Series C Post Conversion Dividend Rights

As previously discussed in Note 6, upon a conversion of shares of Series C to shares of common stock, the Company will be required to record a liability and the related expense during the period of conversion. In July 2011, 5 shares of Series C were converted into 8,334 shares of common stock and 5 Dividend Rights were issued. Per the terms of the Series C, these Dividend Rights shall continue to participate in dividends, however the dividend will only be paid based on sales of GM-CT-01 and will not participate in the 6% dividend. At December 31, 2011, these Dividend Rights were determined to have a de minimis value, as the payment of a dividend (other than the 6% dividend) is considered improbable at this time.
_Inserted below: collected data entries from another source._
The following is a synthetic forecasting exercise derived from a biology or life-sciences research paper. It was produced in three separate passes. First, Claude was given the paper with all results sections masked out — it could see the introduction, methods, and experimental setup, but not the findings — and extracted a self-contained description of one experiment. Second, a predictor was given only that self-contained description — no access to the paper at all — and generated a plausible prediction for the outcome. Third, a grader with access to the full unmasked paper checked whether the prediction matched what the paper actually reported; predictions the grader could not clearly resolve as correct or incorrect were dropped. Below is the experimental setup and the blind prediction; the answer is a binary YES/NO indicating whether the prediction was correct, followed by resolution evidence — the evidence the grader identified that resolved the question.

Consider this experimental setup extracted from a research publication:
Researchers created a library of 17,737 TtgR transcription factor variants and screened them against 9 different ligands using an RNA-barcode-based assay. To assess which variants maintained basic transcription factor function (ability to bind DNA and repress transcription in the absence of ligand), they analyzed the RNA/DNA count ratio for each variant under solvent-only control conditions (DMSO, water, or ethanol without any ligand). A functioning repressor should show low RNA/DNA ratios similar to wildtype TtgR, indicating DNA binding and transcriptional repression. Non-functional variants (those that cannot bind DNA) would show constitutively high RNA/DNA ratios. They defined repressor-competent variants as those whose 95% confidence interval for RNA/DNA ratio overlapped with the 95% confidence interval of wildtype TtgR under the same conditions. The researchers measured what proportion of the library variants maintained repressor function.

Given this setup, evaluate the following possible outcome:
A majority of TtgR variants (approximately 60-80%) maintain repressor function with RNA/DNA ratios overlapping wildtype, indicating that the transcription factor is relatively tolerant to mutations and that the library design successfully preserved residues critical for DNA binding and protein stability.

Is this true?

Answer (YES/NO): NO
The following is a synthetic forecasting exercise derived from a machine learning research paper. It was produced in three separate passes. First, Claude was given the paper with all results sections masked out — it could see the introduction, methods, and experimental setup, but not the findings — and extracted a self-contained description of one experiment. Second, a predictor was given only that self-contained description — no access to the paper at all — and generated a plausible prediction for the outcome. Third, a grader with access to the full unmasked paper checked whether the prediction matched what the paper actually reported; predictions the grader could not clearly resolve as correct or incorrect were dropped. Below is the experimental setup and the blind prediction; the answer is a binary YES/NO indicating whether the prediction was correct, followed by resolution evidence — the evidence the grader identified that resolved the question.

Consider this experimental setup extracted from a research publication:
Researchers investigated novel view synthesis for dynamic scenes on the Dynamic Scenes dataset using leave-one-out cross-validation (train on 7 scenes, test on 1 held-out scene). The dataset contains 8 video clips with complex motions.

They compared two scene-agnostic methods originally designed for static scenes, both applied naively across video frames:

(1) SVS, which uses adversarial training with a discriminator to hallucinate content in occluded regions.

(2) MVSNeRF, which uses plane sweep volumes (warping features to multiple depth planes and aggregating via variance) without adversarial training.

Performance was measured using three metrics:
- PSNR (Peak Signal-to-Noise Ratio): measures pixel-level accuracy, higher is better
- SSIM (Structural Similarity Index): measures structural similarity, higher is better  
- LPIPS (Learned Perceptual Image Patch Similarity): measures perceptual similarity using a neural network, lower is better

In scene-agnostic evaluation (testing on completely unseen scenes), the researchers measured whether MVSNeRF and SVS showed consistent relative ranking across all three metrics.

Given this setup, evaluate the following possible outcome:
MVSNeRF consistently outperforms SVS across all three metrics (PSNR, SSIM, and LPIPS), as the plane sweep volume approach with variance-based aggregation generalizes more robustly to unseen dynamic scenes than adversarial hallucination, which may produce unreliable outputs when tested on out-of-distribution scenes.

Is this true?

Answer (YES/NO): YES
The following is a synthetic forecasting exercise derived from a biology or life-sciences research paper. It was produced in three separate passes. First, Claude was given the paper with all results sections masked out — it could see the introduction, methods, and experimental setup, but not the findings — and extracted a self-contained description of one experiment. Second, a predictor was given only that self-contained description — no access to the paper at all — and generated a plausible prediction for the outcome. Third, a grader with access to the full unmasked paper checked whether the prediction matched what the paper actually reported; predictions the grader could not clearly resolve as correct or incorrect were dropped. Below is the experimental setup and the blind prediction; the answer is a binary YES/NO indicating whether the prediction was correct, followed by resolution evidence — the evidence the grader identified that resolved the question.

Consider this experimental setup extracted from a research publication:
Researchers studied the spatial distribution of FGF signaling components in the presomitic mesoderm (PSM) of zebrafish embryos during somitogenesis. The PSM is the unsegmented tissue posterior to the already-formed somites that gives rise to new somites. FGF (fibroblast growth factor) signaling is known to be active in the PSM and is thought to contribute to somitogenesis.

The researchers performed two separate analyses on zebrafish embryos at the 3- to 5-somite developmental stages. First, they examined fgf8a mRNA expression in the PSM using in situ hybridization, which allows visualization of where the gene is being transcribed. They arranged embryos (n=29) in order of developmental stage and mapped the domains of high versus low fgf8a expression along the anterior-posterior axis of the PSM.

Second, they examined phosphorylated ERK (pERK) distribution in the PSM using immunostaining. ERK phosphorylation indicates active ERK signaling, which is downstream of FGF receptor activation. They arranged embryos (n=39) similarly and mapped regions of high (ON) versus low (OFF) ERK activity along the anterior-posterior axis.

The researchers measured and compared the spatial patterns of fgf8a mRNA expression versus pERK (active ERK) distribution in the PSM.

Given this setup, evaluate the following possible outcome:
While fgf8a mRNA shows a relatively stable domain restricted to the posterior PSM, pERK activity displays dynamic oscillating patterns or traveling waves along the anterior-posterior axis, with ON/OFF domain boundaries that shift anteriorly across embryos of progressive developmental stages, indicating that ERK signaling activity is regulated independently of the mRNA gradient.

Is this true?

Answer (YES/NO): NO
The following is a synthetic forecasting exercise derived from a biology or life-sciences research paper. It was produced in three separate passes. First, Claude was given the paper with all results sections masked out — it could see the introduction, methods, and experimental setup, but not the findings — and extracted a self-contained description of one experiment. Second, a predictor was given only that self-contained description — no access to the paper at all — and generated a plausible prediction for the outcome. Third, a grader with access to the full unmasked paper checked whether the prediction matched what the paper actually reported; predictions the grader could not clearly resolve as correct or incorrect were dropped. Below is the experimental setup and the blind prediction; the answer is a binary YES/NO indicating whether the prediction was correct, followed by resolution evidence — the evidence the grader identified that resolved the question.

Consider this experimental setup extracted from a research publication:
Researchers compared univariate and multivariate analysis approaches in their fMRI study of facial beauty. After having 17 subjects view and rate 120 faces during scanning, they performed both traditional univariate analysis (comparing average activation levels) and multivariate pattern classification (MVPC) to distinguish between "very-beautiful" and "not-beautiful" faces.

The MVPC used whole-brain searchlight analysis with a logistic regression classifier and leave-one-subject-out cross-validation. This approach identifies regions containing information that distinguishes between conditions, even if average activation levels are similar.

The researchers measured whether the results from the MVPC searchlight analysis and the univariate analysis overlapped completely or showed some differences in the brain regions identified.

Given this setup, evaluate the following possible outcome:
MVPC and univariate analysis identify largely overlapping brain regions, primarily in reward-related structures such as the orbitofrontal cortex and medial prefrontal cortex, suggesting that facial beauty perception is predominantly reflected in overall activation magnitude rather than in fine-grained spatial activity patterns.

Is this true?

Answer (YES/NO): NO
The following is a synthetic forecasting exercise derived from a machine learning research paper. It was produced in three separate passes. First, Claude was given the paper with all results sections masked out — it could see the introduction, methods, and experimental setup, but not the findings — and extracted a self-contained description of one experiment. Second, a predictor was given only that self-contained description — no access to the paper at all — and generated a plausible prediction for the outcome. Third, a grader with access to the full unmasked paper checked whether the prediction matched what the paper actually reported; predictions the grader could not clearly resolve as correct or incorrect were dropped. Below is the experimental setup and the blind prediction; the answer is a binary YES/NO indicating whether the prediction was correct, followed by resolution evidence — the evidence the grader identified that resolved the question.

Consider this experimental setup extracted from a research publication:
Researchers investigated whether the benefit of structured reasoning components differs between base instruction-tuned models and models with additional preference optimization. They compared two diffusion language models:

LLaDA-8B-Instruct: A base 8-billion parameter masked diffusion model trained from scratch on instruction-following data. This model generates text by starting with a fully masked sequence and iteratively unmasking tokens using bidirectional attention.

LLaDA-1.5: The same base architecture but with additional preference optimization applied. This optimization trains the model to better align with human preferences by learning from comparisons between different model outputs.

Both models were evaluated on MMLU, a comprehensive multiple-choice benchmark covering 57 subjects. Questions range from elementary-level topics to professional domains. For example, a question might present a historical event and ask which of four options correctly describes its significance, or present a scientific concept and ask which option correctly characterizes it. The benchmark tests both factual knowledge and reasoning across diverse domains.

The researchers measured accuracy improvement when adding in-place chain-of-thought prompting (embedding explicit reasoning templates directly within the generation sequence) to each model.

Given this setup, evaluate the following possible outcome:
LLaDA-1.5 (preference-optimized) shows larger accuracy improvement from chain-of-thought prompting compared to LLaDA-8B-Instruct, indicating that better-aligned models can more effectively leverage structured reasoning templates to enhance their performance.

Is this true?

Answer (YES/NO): NO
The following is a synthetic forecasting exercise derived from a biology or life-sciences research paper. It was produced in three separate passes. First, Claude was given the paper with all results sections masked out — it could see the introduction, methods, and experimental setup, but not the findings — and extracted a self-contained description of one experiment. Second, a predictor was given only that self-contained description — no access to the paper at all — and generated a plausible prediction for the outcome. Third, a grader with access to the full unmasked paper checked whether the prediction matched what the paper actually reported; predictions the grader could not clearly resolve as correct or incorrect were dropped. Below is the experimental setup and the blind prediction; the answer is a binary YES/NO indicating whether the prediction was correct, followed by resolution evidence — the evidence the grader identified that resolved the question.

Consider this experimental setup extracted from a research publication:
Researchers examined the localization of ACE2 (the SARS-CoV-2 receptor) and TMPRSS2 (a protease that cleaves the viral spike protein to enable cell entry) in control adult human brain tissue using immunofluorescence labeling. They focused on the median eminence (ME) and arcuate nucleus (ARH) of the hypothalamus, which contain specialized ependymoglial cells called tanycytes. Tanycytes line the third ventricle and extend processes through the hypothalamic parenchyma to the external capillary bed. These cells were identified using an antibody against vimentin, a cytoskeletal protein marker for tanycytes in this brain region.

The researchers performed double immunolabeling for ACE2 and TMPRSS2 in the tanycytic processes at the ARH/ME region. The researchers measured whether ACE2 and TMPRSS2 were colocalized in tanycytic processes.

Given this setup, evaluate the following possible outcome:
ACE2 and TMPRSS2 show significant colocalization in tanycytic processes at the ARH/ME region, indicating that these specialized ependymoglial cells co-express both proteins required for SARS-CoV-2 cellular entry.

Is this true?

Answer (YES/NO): NO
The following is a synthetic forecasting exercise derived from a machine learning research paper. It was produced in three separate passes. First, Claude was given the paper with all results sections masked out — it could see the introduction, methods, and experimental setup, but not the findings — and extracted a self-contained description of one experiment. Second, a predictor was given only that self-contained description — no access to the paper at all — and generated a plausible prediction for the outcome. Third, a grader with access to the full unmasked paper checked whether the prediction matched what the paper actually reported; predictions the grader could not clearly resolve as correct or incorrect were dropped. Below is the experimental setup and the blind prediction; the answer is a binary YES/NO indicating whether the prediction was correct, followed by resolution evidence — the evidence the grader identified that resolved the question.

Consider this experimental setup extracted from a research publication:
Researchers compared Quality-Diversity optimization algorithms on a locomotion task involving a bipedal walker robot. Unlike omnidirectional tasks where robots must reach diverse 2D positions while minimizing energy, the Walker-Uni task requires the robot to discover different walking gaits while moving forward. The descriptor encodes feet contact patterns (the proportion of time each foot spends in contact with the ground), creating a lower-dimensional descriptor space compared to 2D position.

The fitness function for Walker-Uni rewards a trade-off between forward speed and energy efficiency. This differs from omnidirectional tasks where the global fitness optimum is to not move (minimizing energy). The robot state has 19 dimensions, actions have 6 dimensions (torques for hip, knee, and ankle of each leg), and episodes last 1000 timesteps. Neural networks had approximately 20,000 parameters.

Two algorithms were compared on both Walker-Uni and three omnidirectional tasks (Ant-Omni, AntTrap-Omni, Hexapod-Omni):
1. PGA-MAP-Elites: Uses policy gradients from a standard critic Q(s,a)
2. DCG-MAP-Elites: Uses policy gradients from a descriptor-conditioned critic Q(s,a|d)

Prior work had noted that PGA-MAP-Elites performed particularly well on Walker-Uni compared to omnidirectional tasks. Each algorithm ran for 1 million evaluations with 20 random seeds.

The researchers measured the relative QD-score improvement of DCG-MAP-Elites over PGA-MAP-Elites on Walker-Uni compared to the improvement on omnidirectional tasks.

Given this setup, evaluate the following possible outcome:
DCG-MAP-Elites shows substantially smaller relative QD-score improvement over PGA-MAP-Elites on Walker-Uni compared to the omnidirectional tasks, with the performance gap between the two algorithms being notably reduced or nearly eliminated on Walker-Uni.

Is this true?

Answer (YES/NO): YES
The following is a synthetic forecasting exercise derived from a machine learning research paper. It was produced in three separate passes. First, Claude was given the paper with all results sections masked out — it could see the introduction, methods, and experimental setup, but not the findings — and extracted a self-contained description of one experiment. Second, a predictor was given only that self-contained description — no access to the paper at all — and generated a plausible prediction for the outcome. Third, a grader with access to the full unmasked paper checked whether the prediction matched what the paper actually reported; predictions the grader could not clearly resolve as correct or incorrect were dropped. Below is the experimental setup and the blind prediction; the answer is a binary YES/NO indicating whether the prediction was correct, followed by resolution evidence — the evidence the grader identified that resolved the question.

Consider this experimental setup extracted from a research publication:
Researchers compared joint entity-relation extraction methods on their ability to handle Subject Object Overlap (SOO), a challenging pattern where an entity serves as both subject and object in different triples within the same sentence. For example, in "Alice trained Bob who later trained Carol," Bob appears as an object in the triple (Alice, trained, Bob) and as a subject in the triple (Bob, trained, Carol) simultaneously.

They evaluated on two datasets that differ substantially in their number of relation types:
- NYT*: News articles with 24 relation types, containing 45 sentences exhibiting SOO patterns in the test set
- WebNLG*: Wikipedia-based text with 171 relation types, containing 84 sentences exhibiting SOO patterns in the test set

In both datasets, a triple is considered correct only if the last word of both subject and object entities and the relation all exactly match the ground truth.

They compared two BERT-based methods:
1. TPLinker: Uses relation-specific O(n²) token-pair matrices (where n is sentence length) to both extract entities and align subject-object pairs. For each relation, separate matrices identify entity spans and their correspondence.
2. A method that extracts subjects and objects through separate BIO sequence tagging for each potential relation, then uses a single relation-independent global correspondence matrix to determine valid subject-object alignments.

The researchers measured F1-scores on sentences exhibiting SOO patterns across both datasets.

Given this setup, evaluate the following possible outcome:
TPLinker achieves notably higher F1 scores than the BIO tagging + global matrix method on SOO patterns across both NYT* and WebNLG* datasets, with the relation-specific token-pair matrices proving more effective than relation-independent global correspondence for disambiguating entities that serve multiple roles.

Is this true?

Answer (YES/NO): NO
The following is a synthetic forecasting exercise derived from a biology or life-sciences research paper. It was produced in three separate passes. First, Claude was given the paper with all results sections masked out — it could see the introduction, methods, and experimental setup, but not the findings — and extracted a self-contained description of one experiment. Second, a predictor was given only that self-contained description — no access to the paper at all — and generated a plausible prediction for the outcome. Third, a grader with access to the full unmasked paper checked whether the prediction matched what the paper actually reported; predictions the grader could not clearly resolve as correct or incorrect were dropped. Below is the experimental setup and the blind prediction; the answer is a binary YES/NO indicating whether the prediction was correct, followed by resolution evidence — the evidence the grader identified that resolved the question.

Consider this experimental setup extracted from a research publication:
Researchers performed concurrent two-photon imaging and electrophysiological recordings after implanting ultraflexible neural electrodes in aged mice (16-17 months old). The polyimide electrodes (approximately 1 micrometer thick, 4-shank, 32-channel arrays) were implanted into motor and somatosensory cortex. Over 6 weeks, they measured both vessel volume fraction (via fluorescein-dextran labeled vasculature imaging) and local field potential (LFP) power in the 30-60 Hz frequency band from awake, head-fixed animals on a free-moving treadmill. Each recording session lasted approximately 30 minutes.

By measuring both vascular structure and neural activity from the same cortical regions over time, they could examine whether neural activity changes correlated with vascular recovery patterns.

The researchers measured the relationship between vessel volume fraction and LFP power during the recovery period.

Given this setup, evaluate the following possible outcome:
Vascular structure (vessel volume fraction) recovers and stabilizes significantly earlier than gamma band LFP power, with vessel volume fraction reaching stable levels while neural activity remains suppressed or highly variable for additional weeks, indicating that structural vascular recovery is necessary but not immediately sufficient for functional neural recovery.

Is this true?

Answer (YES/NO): NO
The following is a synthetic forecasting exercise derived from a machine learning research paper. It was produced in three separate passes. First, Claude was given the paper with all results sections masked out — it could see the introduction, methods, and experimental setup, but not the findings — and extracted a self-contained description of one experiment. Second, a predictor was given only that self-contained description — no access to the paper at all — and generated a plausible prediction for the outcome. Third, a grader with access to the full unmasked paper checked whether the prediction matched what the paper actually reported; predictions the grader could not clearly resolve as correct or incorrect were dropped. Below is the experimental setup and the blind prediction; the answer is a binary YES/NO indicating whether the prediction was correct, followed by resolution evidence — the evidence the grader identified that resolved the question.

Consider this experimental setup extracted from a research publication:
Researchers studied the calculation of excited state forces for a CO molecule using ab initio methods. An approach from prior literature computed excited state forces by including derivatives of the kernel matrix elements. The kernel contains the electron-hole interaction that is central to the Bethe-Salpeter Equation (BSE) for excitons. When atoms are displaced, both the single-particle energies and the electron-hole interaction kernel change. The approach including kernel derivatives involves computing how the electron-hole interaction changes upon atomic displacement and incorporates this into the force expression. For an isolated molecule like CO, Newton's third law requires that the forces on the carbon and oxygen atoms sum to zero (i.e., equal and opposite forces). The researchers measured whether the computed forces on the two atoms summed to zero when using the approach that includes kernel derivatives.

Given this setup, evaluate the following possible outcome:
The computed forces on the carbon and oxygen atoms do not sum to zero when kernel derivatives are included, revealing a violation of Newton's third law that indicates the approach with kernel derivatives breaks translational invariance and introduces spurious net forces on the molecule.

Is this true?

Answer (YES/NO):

The Company will continue to evaluate and assess the Series C Post Conversion Dividend Right for each reporting period.

Legal Proceedings

Other than claims and legal proceedings that arise from time to time in the ordinary course of business which are not material, the Company has no pending legal proceedings except as follows:

In January 2003, Custom Equity Research, Incorporated (d/b/a Summer Street Research Partners) filed a lawsuit against the Company alleging breach of contract, among other claims, based on an engagement letter in which Summer Street agreed to provide investment services to us. The Company denied the claims and believed they were without merit. In January 2011, the Company learned that Maxim Group, which the Company had previously engaged as a placement agent, had been named respondent in an arbitration matter with the Financial Industry Regulatory Authority (FINRA) initiated by Summer Street, for which the Company was obligated to indemnify Maxim Group. After consideration of the continued costs of litigation, the Company settled both matters in 2011 for an amount that is not material to the Company’s consolidated balance sheet or its cash position.

From time to time, the Company is exposed to litigation relating to its operations. The Company is not currently engaged in any legal proceedings that are expected, individually or in the aggregate, to have a material, adverse affect on its financial condition or results of operations.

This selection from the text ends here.